__EXCERPTED TEXT__
The
Utopia of Attention
Following
a visit to the Ron Mueck exhibition at the MCA,
a few remarks on contemporary art and the rise of
indifference.
by Jacques Delaruelle
It
was such fun! I heard a group of children say as they left
the building, and the parents to concur, enthusing more knowledgeably
about the freedom with which the artist had subverted the scale
of the human body upon which the humanists of the Renaissance
had based their new understanding of the world
So real,
yet so free, so life-like and yet so unlike anything previously
seen, more real than the real; what a lovely semantic clash the
artist has staged between the meticulously rendered details of
his figures and their improbable size
Naturally, the concept
beneath the display was to do with representation: what looks
real may not be so and reciprocally what does not meet our expectation
of reality, may nevertheless have real existence. So why, if at
all, and how could one possibly disagree with this article of
faith of our post-everything times???

__SUPPLIED INFORMATION__
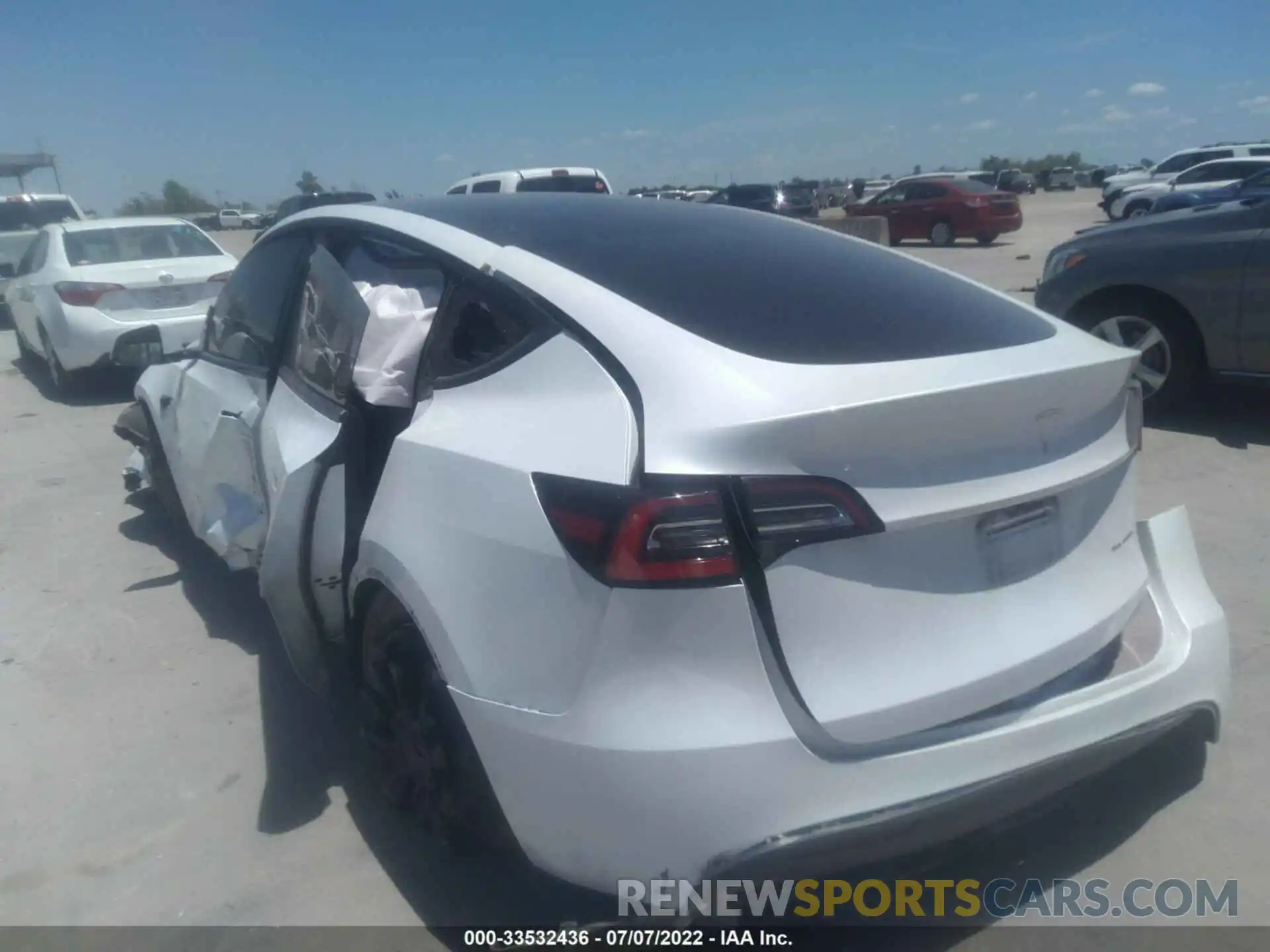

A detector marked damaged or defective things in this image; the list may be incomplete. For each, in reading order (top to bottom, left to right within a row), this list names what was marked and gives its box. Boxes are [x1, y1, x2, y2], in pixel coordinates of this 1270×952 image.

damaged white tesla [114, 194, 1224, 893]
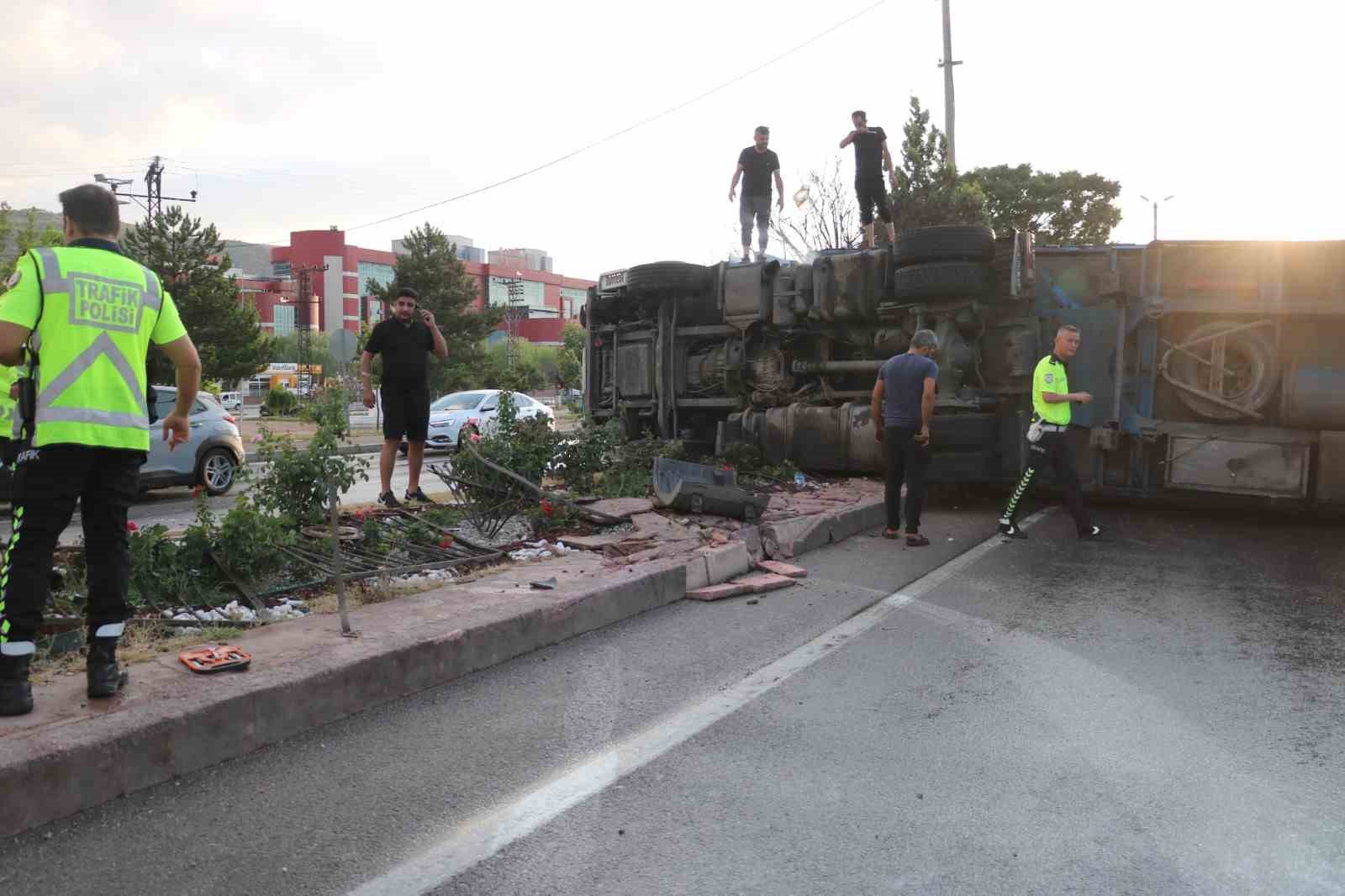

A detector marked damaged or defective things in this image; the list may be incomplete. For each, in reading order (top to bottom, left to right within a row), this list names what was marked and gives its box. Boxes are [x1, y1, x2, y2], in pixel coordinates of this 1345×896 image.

__QUESTIONS__
**1.** According to the essay on the Ron Mueck exhibition, where was the exhibition that the writer visited?
**2.** Shorten the paragraph of the essay on the Ron Mueck exhibition that begins "Naturally, the concept" while keeping its main points.

__ACTIVITY ANSWERS__
**1.** At the MCA.

**2.** The idea behind the display concerned representation: what looks real may not be, and what fails to match our expectation of reality may still exist. The writer asks how anyone could disagree with this article of faith of "our post-everything times."